4. Gross Estate Flashcards
Value of gross estate
total of all property in which the decedent possessed an interest at the time of death
Property Owned Outright (IRC 2033)
-value of all property in which the decedent had an interest on the date of death will be included in the decedent’s gross estate, unless a specific exclusion for the property exists
-State law determines the character of a property interest:
-specific property such as stock, real estate
-property in which decedent held sufficient interest
-vested remainder interest
Types of Property Included
-All types of property including real and personal property, tangible and intangible (stocks, notes, amounts payable), must possess more than bare legal title to be included in estate
-IRD: Income in respect of decedent (recipient must pay income tax)- right to future income earned but not received prior to decedent’s death, eg bonus, rents, dividends, royalties, unpaid salary, IRA accts over basis, business A/R, vested amounts in qualified plans, interest payments, decedent’s share of any post-death partnership profits earned but not yet paid at death (if estate tax is paid on the income portion, then recipient may use this as income tax deduction).
Excluded property
-If trustee of property/strawman owner and had no beneficial interest in property
-Terminable interest /an interest that terminated at the decedent’s death and that the decedent had no right to transmit at death.
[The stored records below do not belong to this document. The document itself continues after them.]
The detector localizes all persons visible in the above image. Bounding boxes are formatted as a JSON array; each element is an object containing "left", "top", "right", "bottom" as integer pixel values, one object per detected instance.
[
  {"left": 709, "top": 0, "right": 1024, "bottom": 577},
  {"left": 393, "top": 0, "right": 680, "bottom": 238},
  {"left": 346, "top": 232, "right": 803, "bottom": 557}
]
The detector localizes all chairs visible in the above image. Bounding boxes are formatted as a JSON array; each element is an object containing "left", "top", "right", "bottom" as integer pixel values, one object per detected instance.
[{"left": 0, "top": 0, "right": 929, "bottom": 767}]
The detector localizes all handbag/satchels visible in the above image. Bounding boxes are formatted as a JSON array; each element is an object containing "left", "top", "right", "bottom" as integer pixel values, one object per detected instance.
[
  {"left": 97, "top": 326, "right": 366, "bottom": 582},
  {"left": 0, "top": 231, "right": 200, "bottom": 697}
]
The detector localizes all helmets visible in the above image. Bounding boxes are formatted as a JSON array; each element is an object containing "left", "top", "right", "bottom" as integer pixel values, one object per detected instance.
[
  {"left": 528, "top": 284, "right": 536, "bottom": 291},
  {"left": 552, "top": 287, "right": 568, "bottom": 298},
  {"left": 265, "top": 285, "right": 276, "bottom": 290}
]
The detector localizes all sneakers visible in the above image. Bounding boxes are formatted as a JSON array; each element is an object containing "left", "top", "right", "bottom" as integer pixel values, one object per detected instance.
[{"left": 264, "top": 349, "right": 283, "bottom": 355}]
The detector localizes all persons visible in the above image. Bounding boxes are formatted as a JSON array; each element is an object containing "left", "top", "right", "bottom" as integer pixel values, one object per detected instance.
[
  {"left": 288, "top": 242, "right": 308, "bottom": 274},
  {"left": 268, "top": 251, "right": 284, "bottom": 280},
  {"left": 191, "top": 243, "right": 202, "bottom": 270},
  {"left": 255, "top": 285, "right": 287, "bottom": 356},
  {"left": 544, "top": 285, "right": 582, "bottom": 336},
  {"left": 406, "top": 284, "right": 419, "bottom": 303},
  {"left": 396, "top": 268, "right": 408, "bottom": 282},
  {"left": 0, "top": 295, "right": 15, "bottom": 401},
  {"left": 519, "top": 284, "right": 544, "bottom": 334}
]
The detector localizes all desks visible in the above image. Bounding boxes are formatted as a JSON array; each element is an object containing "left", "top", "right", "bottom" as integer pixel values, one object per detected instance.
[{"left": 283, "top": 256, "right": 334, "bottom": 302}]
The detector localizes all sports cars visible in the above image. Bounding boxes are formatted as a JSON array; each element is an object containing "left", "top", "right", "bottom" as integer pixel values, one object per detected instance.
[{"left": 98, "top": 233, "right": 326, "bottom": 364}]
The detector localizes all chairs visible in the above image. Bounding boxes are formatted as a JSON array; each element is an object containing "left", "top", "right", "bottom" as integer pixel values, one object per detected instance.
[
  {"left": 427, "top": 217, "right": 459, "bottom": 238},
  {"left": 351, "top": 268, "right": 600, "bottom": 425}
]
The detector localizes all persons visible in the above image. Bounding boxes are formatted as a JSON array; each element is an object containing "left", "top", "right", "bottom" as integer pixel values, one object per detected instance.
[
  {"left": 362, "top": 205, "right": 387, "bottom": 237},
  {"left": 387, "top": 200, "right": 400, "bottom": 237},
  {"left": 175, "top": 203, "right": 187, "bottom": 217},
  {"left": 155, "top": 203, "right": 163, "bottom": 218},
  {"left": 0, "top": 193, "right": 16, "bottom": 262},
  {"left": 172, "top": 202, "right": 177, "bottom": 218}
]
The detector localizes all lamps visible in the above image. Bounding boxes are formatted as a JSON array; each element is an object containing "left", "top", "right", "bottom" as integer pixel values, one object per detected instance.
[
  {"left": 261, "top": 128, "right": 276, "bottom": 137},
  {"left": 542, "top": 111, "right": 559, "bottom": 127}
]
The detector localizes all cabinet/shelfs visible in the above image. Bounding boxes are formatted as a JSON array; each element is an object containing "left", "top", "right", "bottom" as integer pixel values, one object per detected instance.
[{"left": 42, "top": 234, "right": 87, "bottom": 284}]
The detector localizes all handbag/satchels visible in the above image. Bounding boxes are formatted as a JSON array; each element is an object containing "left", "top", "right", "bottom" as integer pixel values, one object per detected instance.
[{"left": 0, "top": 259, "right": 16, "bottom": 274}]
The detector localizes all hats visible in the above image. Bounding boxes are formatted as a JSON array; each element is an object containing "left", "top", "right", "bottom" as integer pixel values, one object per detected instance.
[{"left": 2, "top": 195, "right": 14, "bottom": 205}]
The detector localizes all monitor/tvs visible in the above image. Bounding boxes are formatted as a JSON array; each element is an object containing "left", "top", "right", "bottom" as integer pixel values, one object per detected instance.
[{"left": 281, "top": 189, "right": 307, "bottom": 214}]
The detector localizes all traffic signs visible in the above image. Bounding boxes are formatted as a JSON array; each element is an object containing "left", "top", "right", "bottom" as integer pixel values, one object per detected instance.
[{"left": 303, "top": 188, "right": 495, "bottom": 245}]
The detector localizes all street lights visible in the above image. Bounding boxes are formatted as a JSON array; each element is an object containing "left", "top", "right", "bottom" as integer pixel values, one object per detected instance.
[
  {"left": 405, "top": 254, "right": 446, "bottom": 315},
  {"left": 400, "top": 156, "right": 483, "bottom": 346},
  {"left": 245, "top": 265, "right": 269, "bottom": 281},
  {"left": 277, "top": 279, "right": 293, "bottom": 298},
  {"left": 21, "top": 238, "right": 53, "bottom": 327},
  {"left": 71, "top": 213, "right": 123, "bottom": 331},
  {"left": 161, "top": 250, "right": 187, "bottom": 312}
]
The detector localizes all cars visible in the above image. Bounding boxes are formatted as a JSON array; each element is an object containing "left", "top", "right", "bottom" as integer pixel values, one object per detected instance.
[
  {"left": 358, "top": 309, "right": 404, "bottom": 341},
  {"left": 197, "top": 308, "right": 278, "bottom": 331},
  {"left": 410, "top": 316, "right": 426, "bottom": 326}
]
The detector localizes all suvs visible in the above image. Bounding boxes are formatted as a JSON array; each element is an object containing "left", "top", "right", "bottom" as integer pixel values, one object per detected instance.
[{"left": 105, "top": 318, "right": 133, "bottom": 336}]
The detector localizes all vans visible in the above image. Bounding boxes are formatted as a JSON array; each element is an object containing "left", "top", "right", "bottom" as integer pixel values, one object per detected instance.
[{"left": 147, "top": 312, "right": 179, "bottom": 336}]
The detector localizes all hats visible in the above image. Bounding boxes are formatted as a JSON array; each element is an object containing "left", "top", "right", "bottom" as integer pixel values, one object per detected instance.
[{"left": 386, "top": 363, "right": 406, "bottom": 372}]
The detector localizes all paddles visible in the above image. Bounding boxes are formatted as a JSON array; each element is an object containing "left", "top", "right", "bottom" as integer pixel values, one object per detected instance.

Unless qualified
Jointly owned property
With spouses:
-jointly held property (JTWROS/Tenancy by Entirety)- only half receives step up in basis
- Community property- both halves receive step up on basis
With non-spouses/if one of spouses is not US citizen:
-JTWROs- percentage of contribution/consideration-furnished rule applies
-Tenancy in Common- deceased’s fractional share
Dower and Curtesy Interest (IRC 2034)
Under common law,
-dower is the surviving wife’s property rights under state law.
-Curtesy is the surviving husband’s property rights under state law.
Gross estate is not reduced by the value of any dower or curtesy interest.
Certain Property Transferred (IRC 2035)
Certain property that has been transferred within 3 years of decedent’s death may be included/excluded from decedent’s estate
Types of transfers requiring return to gross estate
- donor created life estate and gifted remainder interest (FMV of life estate included in tenant’s estate b/c decedent had too much control over property and chose remainder beneficiary of property
- donor kept reversionary interest in property gifted (>5% of property value)
- grantor creates revocable trust and transfers property to trust
3 year rule for transfers
-interest in property that would be included in the gross estate under IRC Sections 2036, 2037, and 2038
-transfer of a life insurance policy to which IRC Section 2042 would apply
- gift tax liability paid
Retained Life Estate (IRC 2036)
Included in gross estate if rights to use/possess/enjoy/receive income or to designate beneficiary have been retained/reserved for life/period not ascertainable without reference to death or that does not end before decedent’s death
The Rationale (IRC 2036)
the right to enjoy or control property or designate who will receive the property or its income is characteristic of ownership
Transfer at Death (IRC 2037)
Value of transferred property is included in gross estate if
-the donee must survive the decedent.
-the decedent retained a reversionary interest in the property worth > 5% of the value of the transferred property immediately before death.
Reversionary Interest
actuarial value of the transferor’s reversionary interest must be >5% of property’s value
When Sharon was 68, she was diagnosed as having terminal cancer. Doctors gave her a life expectancy of just eight months, with little hope of a cure. She had four children to whom she gifted the property that she owned outright. She died a year later. Which of her properties that she gifted as follows would be includable in the gross estate?
-Her villa to Stephanie, retaining life estate
-The country house as life estate falls under Section 2037 because it is contingent that Martha be alive to enjoy the gift, with Sharon still retaining a right to regain the property personally.
-Her shares in Oracle Corp., fall under Section 2038 because Sharon retained the power to revoke.
Revocable Transfer (IRC 2038)
transfer of property in which the decedent retained the right to alter, amend, revoke or terminate the gift:
-When a grantor creates an irrevocable trust but can decide whether to accumulate trust income/distribute to trust beneficiaries, the grantor retains a right to alter/amend a transfer.
-When a grantor establishes a revocable trust, the grantor retains a right to revoke or terminate a transfer.
Exceptions to gross estate inclusions
-If the decedent’s power can only be exercised with the consent of all of the parties having an interest in the transferred property, and
-If the power retained by the decedent adds nothing to the rights of the parties under local law, or
-If the prohibited power is retained, it is subject to an ascertainable standard.